IN January, Justice Pushpinder Saini was appointed as the presiding judge of the Western Circuit, responsible for the deployment of the judiciary and allocation of cases on the circuit.
The 55-year-old High Court judge, who sits in the King’s Bench Division, will have a three-year tenure period, till December 2026, with responsibility for general supervision of judges on the circuit.
Saini was appointed as High Court judge in October 2019, following an open competition run by the Judicial Appointments Commission.
He has since delivered a number of important judgments, which include the case related to the death of Harry Dunn, the teenager who was killed in a road crash outside the US military base RAF Croughton in Northamptonshire, which caused diplomatic tension between the UK and US, after the suspect Anne Sacoolas, wife of a US official, claimed diplomatic immunity.
A division bench consisting Saini ruled in favour of Sacoolas, but she was later volunteered to be prosecuted.
Saini was also part of the bench that rejected India’s appeal to extradite Kuldeep Singh, a senior member of a banned Sikh organisation, in December 2021, upholding the magistrates’ court order turning down the extradition on human rights grounds.
During his practising career, Saini was recognised as one of the leading barristers in the fields of civil liberties and human rights, along with administrative and public law and media and entertainment law.
He has acted as counsel on some of the leading human rights cases in the domestic courts and the European Court of Justice in Luxembourg and European Court of Human Rights in Strasbourg.
The Court of Appeal decision in Smith and others v Ministry of Defence, concerning territorial scope of the Human Rights Act 1998 as regards British service personnel was a case of particular interest among these. The case involved a series of claims brought by the families of troops killed while on duty in Iraq and a unanimous Supreme Court judgment held that the deceased soldiers were under the UK’s jurisdiction for the purposes of the Act at the time of their deaths.
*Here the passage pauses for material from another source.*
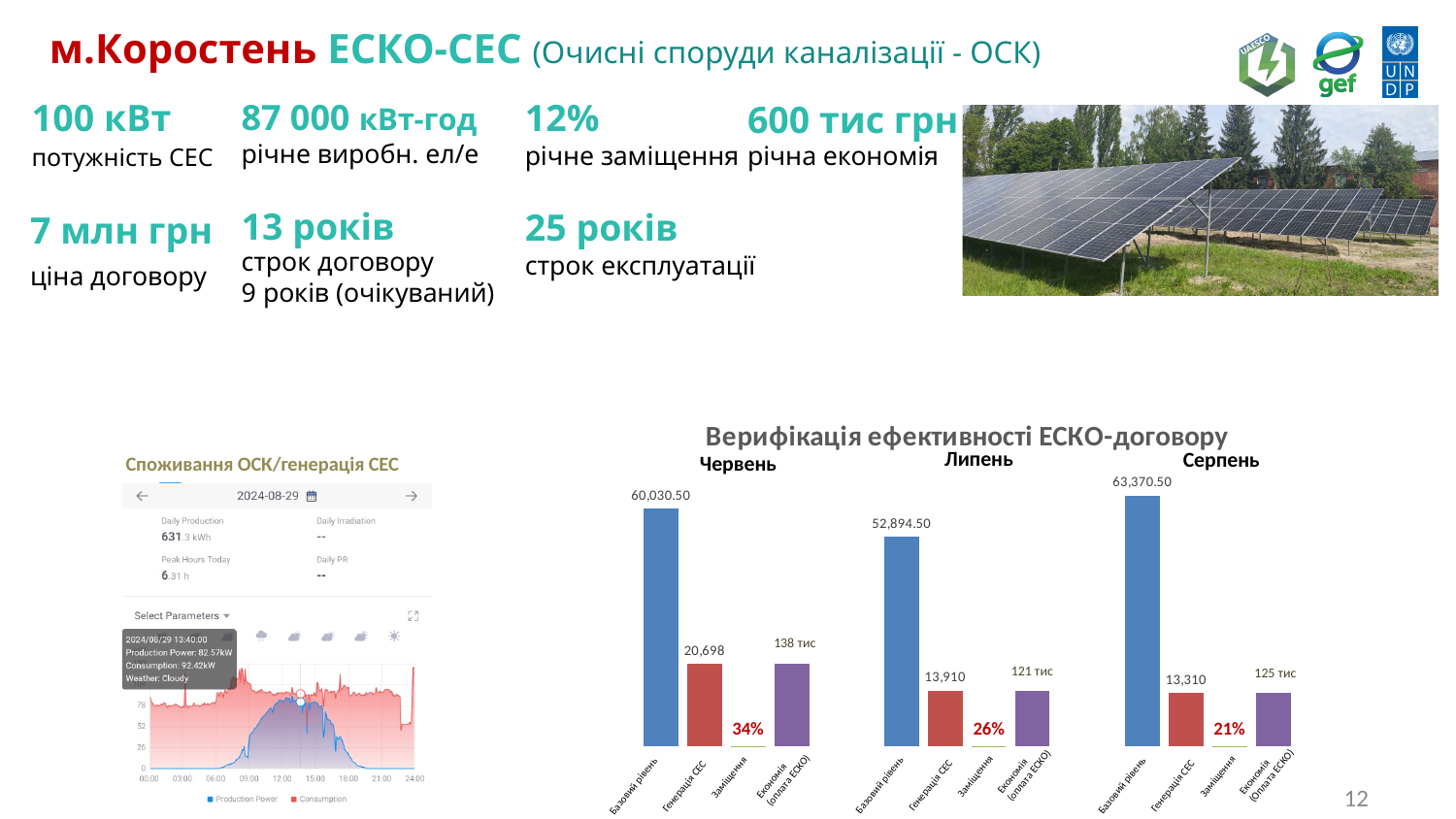
In the Червень chart, what is the value for Базовий рівень? 60,030.50 In the Червень chart, what is the value labelled for Економія (оплата ЕСКО)? 138 тис Is the Генерація СЕС value in the Серпень chart larger or smaller than in the Липень chart? smaller What is the difference between the Генерація СЕС values in the Червень chart and the Липень chart? 6,788 How many categories are shown on the x axis of the Червень chart? 4 In the Липень chart, what is the value for Генерація СЕС? 13,910 How many series does the legend of the Споживання ОСК/генерація СЕС chart on the left list? 2 In the Серпень chart, what percentage is shown for Заміщення? 21% What type of chart is used for the Червень, Липень and Серпень charts? bar chart In the Липень chart, which category has the highest bar? Базовий рівень Which month's chart shows the highest Базовий рівень value: Червень, Липень or Серпень? Серпень In the Серпень chart, what is the value for Базовий рівень? 63,370.50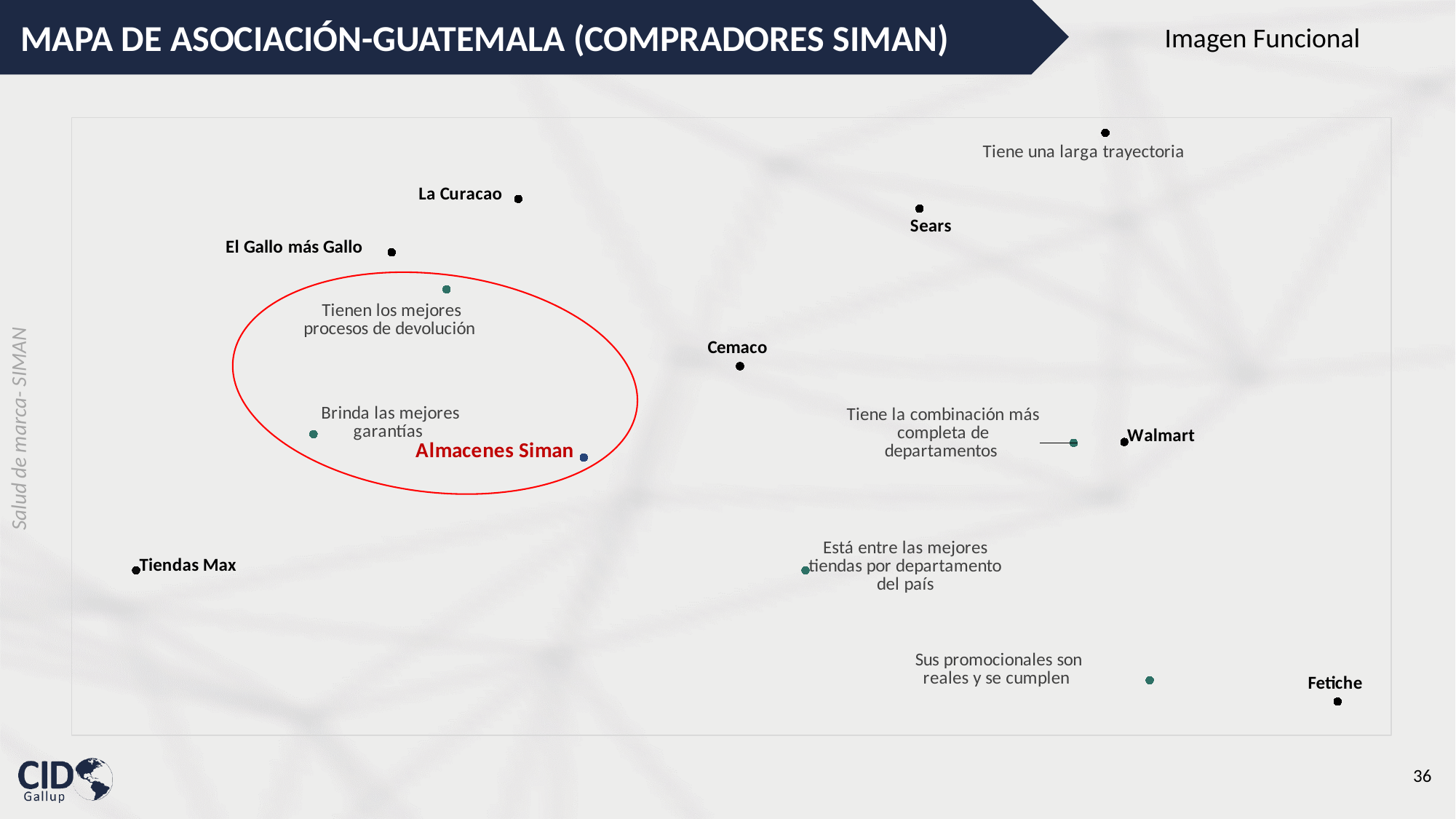
Which brand is plotted closest to the attribute 'Sus promocionales son reales y se cumplen'? Fetiche Which brand is plotted in the bottom-left corner of the map? Tiendas Max Which brand is plotted closest to the attribute 'Tiene una larga trayectoria'? Sears What kind of chart is shown on the slide? Scatter plot (association map) Which attribute is connected by a line to Walmart on the map? Tiene la combinación más completa de departamentos Which brand is enclosed by the red ellipse on the map? Almacenes Siman What is the title of the chart on the slide? MAPA DE ASOCIACIÓN-GUATEMALA (COMPRADORES SIMAN) How many brand names are plotted on the association map? 8 Which two attributes are inside the red ellipse with Almacenes Siman? Tienen los mejores procesos de devolución; Brinda las mejores garantías Which brand label is written in red on the map? Almacenes Siman Which point is positioned highest on the map? Tiene una larga trayectoria How many attribute statements are plotted on the association map? 6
He has acted for the UK government in Strasbourg and for the Cyprus government in a long-running inter-state litigation against Turkey. In 2009 Saini represented the Indian Premier League (IPL) in its first prosecution of a cricketer for an anti-doping offence, leading to a one-year ban on Mohammed Asif, a former Pakistan fast bowler, by the IPL Tribunal.
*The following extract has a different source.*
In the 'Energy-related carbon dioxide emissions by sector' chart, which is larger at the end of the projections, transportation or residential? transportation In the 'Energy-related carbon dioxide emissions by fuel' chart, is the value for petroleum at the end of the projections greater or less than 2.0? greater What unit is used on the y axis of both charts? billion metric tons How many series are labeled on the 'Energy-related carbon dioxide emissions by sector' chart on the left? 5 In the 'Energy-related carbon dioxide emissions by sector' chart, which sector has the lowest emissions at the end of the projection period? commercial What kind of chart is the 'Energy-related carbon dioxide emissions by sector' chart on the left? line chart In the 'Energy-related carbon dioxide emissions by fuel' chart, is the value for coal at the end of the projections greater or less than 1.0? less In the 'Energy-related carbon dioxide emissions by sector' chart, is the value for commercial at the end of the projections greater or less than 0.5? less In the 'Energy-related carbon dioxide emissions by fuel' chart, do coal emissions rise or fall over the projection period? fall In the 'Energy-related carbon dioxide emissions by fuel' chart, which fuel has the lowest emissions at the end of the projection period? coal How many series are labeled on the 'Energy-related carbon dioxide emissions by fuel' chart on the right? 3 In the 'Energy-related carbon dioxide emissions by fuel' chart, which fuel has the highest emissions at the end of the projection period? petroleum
Saini is famous for representing celebrities such as Michael Jackson, Pink Floyd, Simon Cowell and Queen guitarist Brian May and footballer Nicolas Anelka.
The son of Punjabi immigrants from Kenya, Saini was raised and educated in Southall, West London. He attended Dormers Wells Comprehensive School in Southall before undertaking his undergraduate and graduate studies at Corpus Christi College Oxford, where he obtained two First Class law degrees.
He was called to the Bar in 1991 (Gray’s Inn) and took silk in 2008. He was appointed a Deputy High Court Judge in 2017 and a High Court Judge in 2019.
He has been at the forefront of outreach activities in seeking to encourage a more diverse range of people to enter the legal profession, and mentored a substantial number of minority ethnic applicants during his time at the Bar.